=== Exercise ===
Below are entries to be transcribed exactly; exclude the pictures from the copy.
Extracted data: Begin
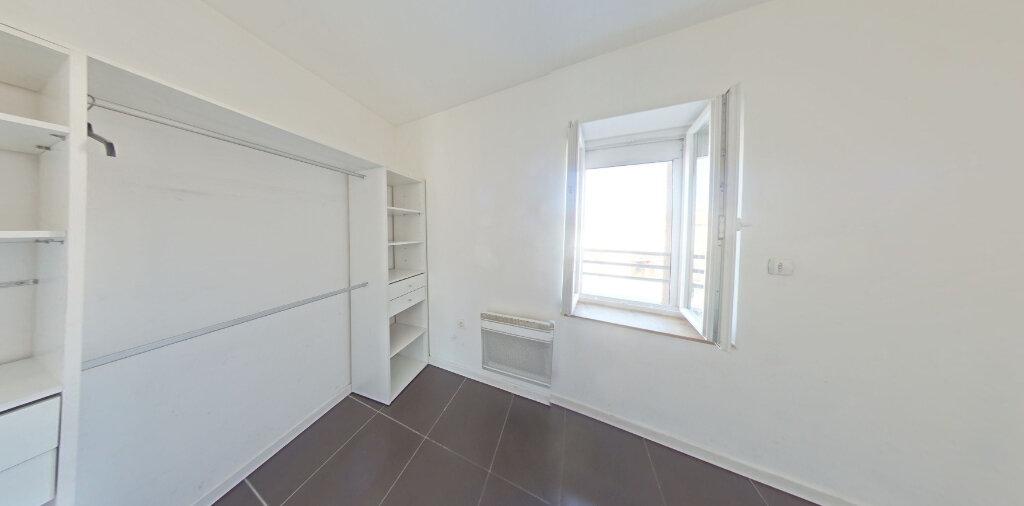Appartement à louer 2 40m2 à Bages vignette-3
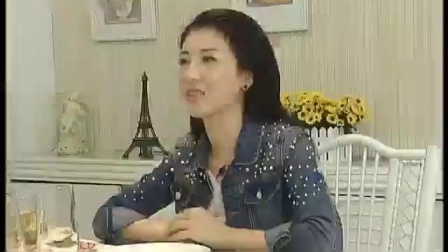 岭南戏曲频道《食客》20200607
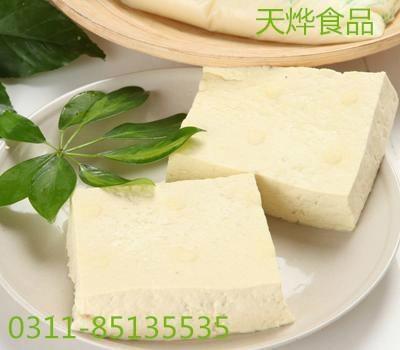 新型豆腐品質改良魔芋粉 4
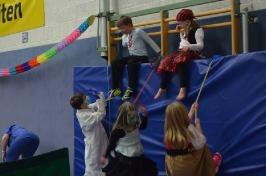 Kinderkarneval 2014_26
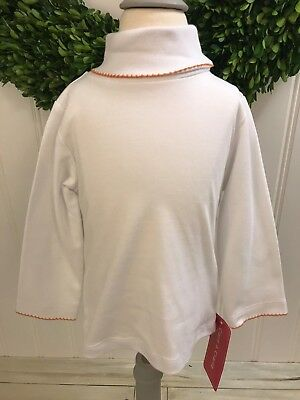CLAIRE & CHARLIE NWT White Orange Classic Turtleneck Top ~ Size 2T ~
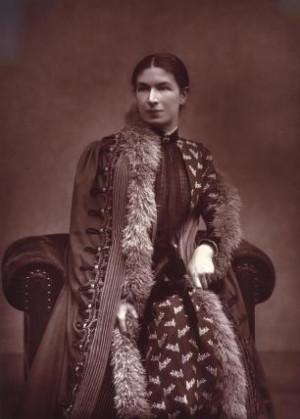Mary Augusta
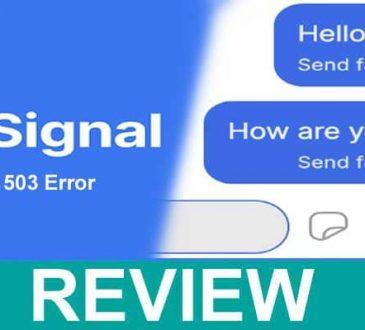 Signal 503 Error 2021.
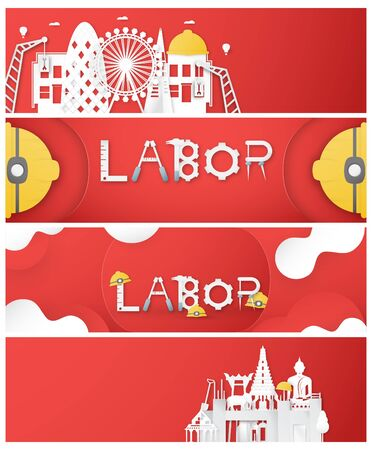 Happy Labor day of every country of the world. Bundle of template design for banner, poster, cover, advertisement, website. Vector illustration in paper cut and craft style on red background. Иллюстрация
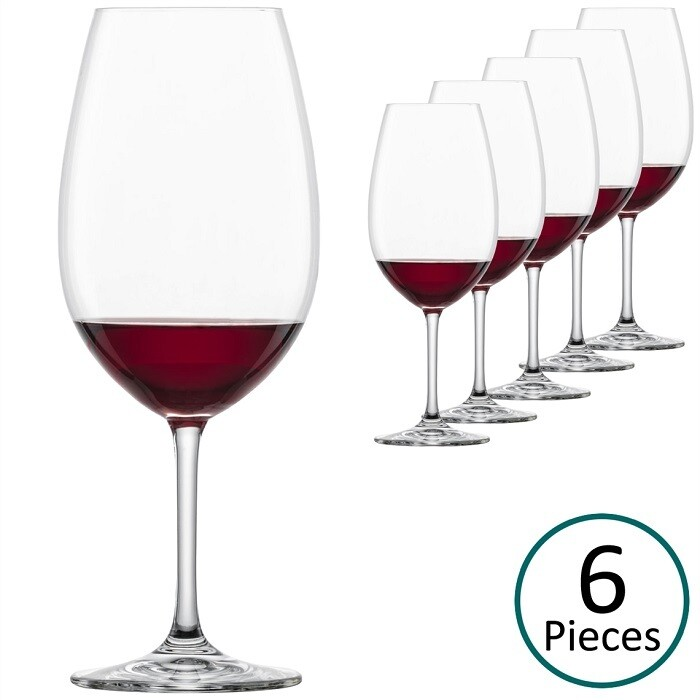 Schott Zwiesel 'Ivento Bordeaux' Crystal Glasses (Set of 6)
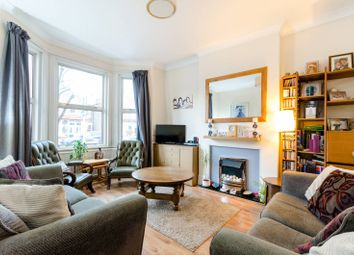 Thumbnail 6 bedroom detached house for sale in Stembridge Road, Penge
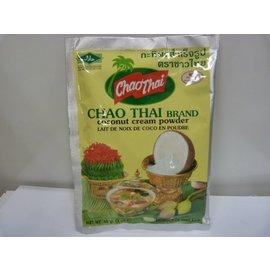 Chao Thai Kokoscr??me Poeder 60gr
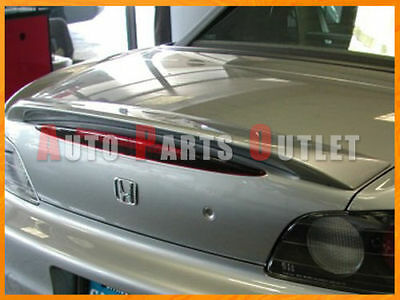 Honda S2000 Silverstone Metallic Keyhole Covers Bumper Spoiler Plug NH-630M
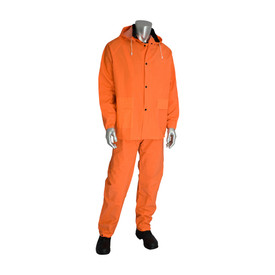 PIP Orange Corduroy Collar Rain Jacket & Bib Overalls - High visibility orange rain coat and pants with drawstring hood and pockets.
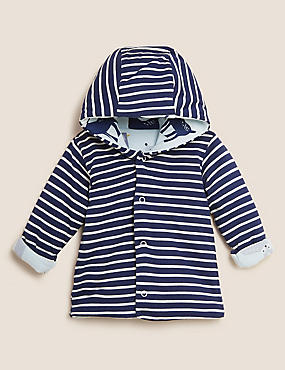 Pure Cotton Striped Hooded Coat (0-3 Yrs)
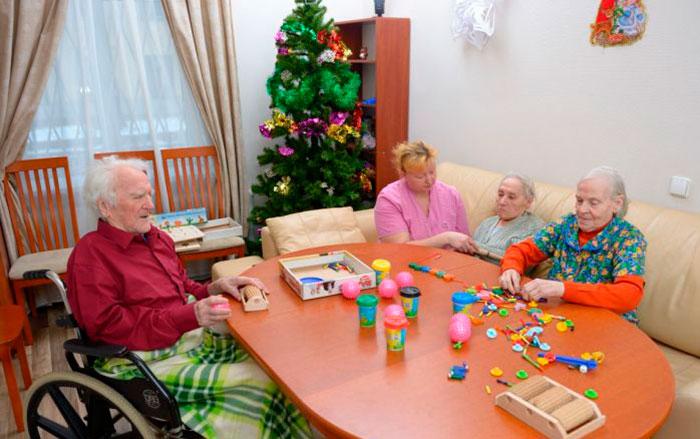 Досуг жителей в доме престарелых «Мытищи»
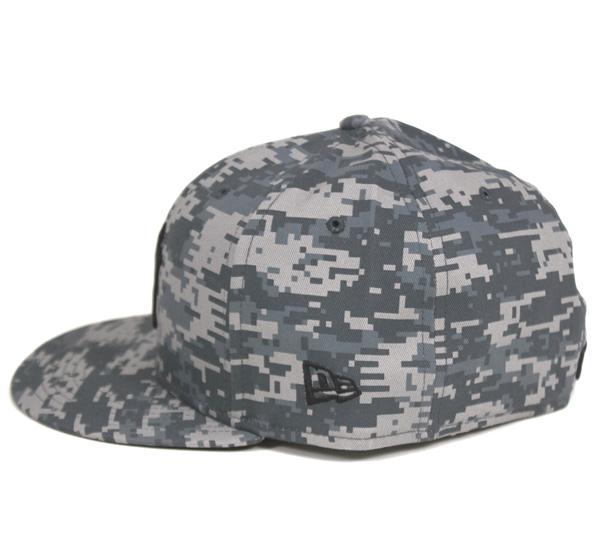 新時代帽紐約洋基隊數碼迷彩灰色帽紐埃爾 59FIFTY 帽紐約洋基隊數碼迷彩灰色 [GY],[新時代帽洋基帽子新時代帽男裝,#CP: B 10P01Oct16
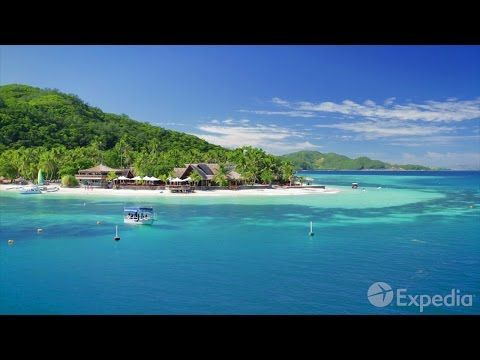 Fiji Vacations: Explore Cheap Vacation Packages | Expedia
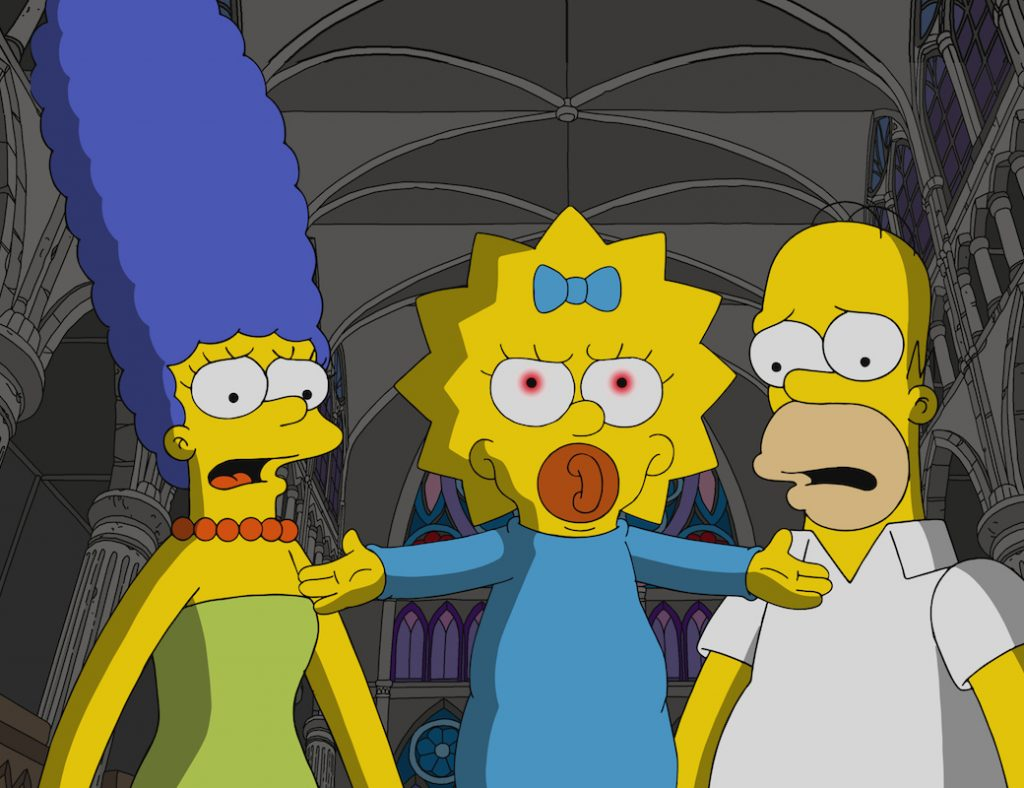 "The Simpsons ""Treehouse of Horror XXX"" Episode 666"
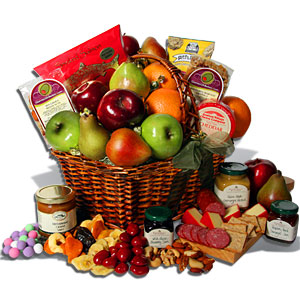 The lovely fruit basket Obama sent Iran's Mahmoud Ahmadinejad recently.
Extracted data: End
=== Finished exercise ===
Appartement à louer 2 40m2 à Bages vignette-3
 岭南戏曲频道《食客》20200607
 新型豆腐品質改良魔芋粉 4
 Kinderkarneval 2014_26
CLAIRE & CHARLIE NWT White Orange Classic Turtleneck Top ~ Size 2T ~
Mary Augusta
 Signal 503 Error 2021.
 Happy Labor day of every country of the world. Bundle of template design for banner, poster, cover, advertisement, website. Vector illustration in paper cut and craft style on red background. Иллюстрация
 Schott Zwiesel 'Ivento Bordeaux' Crystal Glasses (Set of 6)
 Thumbnail 6 bedroom detached house for sale in Stembridge Road, Penge
 Chao Thai Kokoscr??me Poeder 60gr
 Honda S2000 Silverstone Metallic Keyhole Covers Bumper Spoiler Plug NH-630M
 PIP Orange Corduroy Collar Rain Jacket & Bib Overalls - High visibility orange rain coat and pants with drawstring hood and pockets.
 Pure Cotton Striped Hooded Coat (0-3 Yrs)
 Досуг жителей в доме престарелых «Мытищи»
 新時代帽紐約洋基隊數碼迷彩灰色帽紐埃爾 59FIFTY 帽紐約洋基隊數碼迷彩灰色 [GY],[新時代帽洋基帽子新時代帽男裝,#CP: B 10P01Oct16
 Fiji Vacations: Explore Cheap Vacation Packages | Expedia
 "The Simpsons ""Treehouse of Horror XXX"" Episode 666"
 The lovely fruit basket Obama sent Iran's Mahmoud Ahmadinejad recently.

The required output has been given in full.